Ceil and floor equivalent in Python 3 without Math module?

Question

I need to ceil and floor 3/2 result (1.5) without using import math.

math.floor(3/2) => 3//2 math.ceil(3/2) => ?

OK, here is the problem: to sum all numbers 15 + 45 + 15 + 45 + 15 ... with N items.

sum = (n//2) * 5 + int(n/2) * 15

Answer 1

Try

def ceil(n):
    return int(-1 * n // 1 * -1)

def floor(n):
    return int(n // 1)

I used int() to make the values integer. As ceiling and floor are a type of rounding, I thought integer is the appropriate type to return.

The integer division //, goes to the next whole number to the left on the number line. Therefore by using -1, I switch the direction around to get the ceiling, then use another * -1 to return to the original sign.

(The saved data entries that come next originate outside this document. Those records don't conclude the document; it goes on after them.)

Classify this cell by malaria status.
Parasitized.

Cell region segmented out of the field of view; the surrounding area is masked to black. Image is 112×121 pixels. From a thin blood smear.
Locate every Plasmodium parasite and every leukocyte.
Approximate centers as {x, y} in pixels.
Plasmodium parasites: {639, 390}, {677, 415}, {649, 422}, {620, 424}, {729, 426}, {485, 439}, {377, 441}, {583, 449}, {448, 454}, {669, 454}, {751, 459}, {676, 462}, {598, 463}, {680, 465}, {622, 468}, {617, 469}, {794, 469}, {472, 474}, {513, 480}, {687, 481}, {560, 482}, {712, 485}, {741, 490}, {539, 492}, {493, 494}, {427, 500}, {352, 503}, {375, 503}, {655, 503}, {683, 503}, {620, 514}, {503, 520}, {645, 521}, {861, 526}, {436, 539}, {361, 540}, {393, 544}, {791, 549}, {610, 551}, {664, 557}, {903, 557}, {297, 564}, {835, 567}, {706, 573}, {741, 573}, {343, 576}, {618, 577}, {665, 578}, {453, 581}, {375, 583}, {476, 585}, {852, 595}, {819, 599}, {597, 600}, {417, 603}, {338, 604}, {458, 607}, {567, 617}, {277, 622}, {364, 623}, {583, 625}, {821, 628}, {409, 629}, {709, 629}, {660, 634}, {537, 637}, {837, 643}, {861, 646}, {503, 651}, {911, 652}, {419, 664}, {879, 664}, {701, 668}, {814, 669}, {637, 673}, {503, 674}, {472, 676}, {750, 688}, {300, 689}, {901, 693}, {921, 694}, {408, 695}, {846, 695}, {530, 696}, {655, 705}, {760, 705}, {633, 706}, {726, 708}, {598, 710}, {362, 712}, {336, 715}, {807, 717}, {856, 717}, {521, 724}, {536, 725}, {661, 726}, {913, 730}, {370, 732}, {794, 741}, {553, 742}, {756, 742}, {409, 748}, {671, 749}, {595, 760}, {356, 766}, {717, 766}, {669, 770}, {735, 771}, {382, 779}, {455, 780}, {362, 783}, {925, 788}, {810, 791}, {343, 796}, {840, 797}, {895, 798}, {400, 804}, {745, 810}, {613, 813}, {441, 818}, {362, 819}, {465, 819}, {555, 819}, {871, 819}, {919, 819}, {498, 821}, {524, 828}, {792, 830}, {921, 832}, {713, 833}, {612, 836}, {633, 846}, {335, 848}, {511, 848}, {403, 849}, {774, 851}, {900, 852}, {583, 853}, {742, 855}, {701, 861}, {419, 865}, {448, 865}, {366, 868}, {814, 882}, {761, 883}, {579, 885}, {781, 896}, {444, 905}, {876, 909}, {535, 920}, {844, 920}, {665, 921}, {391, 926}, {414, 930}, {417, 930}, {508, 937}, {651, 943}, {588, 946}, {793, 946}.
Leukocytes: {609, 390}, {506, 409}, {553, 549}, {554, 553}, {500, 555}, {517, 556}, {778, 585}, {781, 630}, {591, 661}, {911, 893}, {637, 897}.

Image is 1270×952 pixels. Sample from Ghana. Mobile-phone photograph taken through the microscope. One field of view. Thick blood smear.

The math is done from left to right.

Answer 2

Try:

def ceil(n):
    res = int(n)
    return res if res == n or n < 0 else res+1

def floor(n):
    res = int(n)
    return res if res == n or n >= 0 else res-1

Answer 3

I know this is old...but you can call those like this too:

>>> (3/2).__ceil__()
2
>>> (3/2).__floor__()
1

Answer 4

try it like:

if a%b != 0:
  print(int(a//b + 1))
else:
  print(int(a/b))